Mit dem angefochtenen Beschluss vom 13. Juli 2016 hat die Prüfungsstelle für Klasse C10B des Deutschen Patent- und Markenamts die Patentanmeldung DE 10 2012 011 549 A1 mit der Bezeichnung
"Erzeugung eines Braunkohlenkoksstaubes"
zurückgewiesen.
Der Hauptanspruch 1 der Anmeldung hat folgenden Wortlaut:
"1. Erzeugung eines Braunkohlenkoksstaubes, dadurch gekennzeichnet, dass als Ausgangsstoff aufbereitete - zerkleinerte, getrocknete, klassierte - Braunkohle eingesetzt wird."
Die Prüfungsstelle hat unter Berufung auf die Druckschriften
D2 DE 497 804 A und D3 DE 562 495 A das Fehlen einer erfinderischen Tätigkeit im Wesentlichen damit begründet, dass der D3 das Beschicken eines Rohrbündeldrehofens mit getrockneter Braunkohle einer bestimmten Korngröße zu entnehmen sei.
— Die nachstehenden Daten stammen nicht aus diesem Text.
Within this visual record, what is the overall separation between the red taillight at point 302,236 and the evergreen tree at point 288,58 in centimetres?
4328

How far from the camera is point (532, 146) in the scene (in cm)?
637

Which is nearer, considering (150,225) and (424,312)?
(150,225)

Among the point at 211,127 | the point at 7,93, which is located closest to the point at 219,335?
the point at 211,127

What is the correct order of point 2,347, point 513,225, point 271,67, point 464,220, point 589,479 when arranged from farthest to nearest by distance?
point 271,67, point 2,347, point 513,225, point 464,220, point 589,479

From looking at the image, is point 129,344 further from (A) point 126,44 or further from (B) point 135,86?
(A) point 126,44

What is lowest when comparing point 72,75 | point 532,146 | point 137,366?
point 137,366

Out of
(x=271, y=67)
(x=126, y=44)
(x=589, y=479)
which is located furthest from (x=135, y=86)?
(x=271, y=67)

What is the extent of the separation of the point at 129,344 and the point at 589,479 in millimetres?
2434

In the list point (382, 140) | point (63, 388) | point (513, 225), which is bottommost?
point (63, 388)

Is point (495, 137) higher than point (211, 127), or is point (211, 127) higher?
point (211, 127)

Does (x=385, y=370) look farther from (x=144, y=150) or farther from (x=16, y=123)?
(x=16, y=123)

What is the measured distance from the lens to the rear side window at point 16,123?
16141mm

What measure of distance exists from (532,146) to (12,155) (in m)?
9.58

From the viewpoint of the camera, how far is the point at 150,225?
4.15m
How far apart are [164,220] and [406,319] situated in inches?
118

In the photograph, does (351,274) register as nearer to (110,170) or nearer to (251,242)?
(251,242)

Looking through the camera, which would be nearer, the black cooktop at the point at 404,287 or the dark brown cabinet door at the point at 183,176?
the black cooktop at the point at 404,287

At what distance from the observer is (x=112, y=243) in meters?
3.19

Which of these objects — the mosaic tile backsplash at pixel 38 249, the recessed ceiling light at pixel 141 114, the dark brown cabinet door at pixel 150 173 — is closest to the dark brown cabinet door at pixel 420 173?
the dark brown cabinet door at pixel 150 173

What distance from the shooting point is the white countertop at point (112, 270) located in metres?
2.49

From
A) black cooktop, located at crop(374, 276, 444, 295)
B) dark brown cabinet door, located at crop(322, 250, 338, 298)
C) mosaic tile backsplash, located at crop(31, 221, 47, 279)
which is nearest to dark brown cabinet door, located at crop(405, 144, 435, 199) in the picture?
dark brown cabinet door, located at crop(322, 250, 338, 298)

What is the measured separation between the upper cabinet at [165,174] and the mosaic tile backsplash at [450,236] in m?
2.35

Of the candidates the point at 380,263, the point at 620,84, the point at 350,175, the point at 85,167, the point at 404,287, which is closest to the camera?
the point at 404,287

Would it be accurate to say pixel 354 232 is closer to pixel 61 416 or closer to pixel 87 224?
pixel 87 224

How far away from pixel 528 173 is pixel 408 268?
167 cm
Dabei sei dem einschlägig tätigen Fachmann bewusst, dass dem Erhalt einer definierten Korngröße eine Zerkleinerung mit anschließendem Trennverfahren (Klassieren) vorausgegangen sein müsse. Demnach sei der Ausgangsstoff in der D3 im anmeldungsgemäßen Sinn durch Zerkleinerung, Trocknung und Klassierung aufbereitet. Nach der Schwelung im Rohrbündeldrehofen werde gemäß D3 u.a. ausgeschwelte Grude (= Koks-Rückstand) erhalten, die frei von Wasser und Bitumen (= Bezeichnung für die bei der schonenden Aufbereitung von Erdölen gewonnenen, dunkelfarbigen, halbfesten bis harten, klebrigen Kohlenwasserstoff-Gemische) sei und damit im anmeldungsgemäßen Sinn einen hohen Kohlenstoffgehalt aufweise. Sofern der so erhaltene Braunkohlenkoksstaub noch nicht fein genug vorliege, sei der Fachmann veranlasst zur Erzeugung eines Braunkohlekoksstaubes mit einem hohen Kohlenstoffgehalt die Lehre der D2 heranzuziehen und dementsprechend eine Vermahlung von Braunkohlenschwelkoks zu Brennstaub vorzunehmen.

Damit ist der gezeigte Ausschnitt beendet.